Free As In "Puppy", Not Free As In "Beer" - Bringing Down the Cost of Free Privacy Software

Standardization of language
This results in latency and energy being spent trying to understand things that could potentially be mapped to something else in a way that makes it more recognizable. Where can we share glossaries? This is also a barrier to localization efforts and success. Get a jargon jar. How much of the onboarding is using jargon? This is also confusing and takes extra time for users to navigate - or not.

Mapping to real world issues is not always accurate or considerate of nuances.
Stress tests may not happen much or at all to see where onboarding and UX, or the tool itself is successful or needs refinement in its adoption journey.

Feedback loops are lateral
Often the feedback we get is a call that is coming from inside the house. There is some sort of bias, often assumed knowledge that can over time throttle growth and in the worst case lead to incumbency and gate keeping by accident.
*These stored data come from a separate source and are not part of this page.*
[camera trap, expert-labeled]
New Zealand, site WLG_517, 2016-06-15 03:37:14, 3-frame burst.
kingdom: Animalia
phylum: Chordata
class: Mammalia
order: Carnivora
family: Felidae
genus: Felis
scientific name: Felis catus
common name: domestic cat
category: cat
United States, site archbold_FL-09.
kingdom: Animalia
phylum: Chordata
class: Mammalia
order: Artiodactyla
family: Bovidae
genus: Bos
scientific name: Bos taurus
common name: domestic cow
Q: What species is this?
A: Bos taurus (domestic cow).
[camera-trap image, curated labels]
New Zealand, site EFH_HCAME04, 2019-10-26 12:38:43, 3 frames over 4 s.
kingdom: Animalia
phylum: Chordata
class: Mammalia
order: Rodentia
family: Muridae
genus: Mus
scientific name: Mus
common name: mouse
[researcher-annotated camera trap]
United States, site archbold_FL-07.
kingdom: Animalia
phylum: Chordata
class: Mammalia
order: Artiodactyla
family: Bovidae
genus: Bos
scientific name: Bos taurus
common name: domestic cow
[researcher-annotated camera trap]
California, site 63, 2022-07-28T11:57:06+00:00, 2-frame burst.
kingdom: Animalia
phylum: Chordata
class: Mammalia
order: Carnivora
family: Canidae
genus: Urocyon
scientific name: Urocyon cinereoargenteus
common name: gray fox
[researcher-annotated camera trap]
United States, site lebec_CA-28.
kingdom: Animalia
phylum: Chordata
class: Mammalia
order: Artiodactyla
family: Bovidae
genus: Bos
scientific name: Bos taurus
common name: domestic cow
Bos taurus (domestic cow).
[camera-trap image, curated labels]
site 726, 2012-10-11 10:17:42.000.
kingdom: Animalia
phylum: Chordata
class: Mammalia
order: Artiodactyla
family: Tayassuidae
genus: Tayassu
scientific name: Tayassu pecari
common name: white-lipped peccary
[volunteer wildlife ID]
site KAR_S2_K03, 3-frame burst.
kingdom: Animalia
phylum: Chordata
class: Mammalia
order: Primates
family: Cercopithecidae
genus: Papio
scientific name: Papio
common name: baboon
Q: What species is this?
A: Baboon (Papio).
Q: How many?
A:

It also hurts adoption and outreach outside of the loop.

Not everyone can use FOSS options, not everyone has the time or funds to spend learning hardware or integrations in a FOSS privacy stack. A few years ago while working with a consultant in MENA, a person who was volunteering to give feedback on an issue we were discussing lectured her about not using GPG. She messaged me and was confused as to why they would even think that it was needed and was worried that she had done something wrong. No, she did nothing wrong - the person who imposed their own ideals and standards did and it was damaging and embarrassing. This costs contributors.

Maintainers resources are scattered or not maintained
Often these are shared from a personal repo. Some are not updated, leading to documentation rot. Maintainers often do not have the time to even think about their documentation, and sadly funding still favours code over sustainability measures like funding documentation that could lead to onboarding future maintainers and prevent bus factor through accessibility.

So much energy is spent trying to find the right onramp to what you need
Not all projects have the resources in place to actively engage as many different inputs as they could. This inhibits feedback that could be helpful for developers, and outreach to find out what people think about what you are building. Return to section about lateral feedback loops.

If you need to write more user documentation, your UX needs fixing

No, I am not taking time to read docs or build it from source.

Create with existing standards in mind and for popular OS's

Please do this, especially if what you are doing touches human rights.